名所江戸百景 大てんま町木綿店 (めいしょえどひゃっけい おおでんまちょうもめんだな)
歌川広重(うたがわひろしげ)(初代)画 安政5年(1858)刊 東京誌料 0421-C13ア

 大伝馬町は木綿問屋街として発展し、木綿問屋が軒を並べており、木綿店(もめんだな)と呼ばれました。


 手前から田端屋(たばたや)、升屋(ますや)、嶋屋(しまや)の暖簾が見えます。わずかに田端屋の暖簾が開いており、反物が高く積まれている店先の様子がうかがわれます。
 一つの屋根の下に数件の同じ造りの店が軒を連ねる「長屋形式」は、大伝馬町独特のもので、屋根の上に設けた防火用に雨水を溜めておく天水桶の囲いや白壁の防火壁などが特徴です。

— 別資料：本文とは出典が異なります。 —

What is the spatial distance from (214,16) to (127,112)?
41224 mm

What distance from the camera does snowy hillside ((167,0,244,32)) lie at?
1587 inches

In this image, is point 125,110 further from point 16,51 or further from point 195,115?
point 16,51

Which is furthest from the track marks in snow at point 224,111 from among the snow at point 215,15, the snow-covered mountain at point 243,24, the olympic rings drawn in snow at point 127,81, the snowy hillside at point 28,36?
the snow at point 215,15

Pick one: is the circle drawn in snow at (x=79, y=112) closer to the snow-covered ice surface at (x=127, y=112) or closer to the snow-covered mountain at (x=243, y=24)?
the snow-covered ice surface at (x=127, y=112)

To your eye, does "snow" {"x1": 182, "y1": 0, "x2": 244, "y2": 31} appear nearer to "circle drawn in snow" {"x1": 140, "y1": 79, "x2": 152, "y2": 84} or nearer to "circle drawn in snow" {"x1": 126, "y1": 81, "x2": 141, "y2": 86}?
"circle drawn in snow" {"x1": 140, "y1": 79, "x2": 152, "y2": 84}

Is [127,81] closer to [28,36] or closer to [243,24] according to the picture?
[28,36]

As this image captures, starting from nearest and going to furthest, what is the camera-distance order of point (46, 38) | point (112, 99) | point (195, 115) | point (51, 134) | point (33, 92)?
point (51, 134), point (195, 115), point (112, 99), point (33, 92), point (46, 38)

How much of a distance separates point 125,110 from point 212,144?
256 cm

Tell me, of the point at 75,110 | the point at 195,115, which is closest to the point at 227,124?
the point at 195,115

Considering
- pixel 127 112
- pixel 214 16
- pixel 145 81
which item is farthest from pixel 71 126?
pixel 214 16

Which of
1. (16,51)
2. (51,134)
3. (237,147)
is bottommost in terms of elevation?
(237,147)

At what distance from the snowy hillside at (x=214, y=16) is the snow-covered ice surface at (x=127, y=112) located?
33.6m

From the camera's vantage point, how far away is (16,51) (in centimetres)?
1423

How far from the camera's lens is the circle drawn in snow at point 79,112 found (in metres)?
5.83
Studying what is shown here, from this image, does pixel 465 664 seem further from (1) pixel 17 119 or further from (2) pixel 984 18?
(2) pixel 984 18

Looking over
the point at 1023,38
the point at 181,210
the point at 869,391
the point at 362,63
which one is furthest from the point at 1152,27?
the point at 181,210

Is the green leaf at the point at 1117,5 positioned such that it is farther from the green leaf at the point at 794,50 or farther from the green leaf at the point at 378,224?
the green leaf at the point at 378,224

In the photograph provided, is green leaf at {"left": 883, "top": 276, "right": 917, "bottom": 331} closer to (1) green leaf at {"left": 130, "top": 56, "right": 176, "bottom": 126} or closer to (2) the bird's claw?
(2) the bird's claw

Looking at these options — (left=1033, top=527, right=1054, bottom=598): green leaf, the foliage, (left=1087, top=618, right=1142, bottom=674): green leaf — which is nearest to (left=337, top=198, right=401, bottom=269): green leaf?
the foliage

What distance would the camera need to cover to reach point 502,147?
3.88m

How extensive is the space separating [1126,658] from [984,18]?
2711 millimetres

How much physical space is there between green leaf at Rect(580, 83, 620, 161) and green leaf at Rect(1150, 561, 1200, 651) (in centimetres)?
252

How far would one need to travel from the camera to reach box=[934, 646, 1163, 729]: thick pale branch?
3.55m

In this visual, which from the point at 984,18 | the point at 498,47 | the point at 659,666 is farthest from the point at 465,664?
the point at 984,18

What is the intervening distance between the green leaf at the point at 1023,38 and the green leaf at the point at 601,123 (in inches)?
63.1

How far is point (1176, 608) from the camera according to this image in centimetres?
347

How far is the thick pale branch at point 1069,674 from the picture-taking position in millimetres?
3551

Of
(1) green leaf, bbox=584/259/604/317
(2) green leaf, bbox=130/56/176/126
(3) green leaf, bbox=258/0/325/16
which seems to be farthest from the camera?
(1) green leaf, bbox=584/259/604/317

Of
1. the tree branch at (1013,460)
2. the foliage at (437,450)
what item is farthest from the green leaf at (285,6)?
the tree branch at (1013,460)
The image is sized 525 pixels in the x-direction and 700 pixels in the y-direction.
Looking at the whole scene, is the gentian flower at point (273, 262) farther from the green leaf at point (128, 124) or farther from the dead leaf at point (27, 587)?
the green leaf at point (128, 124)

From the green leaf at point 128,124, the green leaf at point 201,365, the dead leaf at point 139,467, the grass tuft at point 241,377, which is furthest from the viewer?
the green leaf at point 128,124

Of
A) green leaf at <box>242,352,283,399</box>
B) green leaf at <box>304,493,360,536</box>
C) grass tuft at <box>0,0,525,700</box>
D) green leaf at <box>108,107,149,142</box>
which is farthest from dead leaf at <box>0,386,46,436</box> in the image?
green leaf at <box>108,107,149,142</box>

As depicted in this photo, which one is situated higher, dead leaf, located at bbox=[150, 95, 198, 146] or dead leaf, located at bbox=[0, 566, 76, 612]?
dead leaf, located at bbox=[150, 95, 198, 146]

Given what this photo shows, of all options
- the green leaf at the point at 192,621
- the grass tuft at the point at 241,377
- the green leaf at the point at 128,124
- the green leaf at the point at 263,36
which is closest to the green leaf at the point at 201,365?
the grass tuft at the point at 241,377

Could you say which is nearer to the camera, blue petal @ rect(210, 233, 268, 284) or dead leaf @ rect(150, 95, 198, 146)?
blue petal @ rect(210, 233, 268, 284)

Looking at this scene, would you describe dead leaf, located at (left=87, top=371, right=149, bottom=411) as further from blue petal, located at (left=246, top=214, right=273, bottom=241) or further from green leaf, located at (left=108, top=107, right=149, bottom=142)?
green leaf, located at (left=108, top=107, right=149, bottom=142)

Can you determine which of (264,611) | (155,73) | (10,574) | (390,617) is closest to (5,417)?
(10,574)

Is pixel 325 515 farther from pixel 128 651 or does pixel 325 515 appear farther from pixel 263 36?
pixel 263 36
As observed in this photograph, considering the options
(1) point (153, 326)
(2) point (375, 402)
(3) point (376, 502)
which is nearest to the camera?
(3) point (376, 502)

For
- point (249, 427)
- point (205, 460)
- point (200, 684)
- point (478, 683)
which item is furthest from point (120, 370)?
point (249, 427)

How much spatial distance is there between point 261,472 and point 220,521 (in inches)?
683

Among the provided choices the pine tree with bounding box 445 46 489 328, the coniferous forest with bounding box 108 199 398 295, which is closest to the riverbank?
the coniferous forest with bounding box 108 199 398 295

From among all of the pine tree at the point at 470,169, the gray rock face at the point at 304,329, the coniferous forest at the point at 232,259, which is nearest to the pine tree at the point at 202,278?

 元禄(1688~1704)の頃には、大伝馬町一丁目に大小さまざまな木綿問屋70軒余りが店を構えていました。この木綿問屋の大店は、ほとんどが伊勢商人で占められており、大伝馬町の街並みは「伊勢店(いせだな)」とも呼ばれました。伊勢や三河は古くから綿織物の産地として知られ、特に松坂木綿は全国でも最上の銘柄とされていました。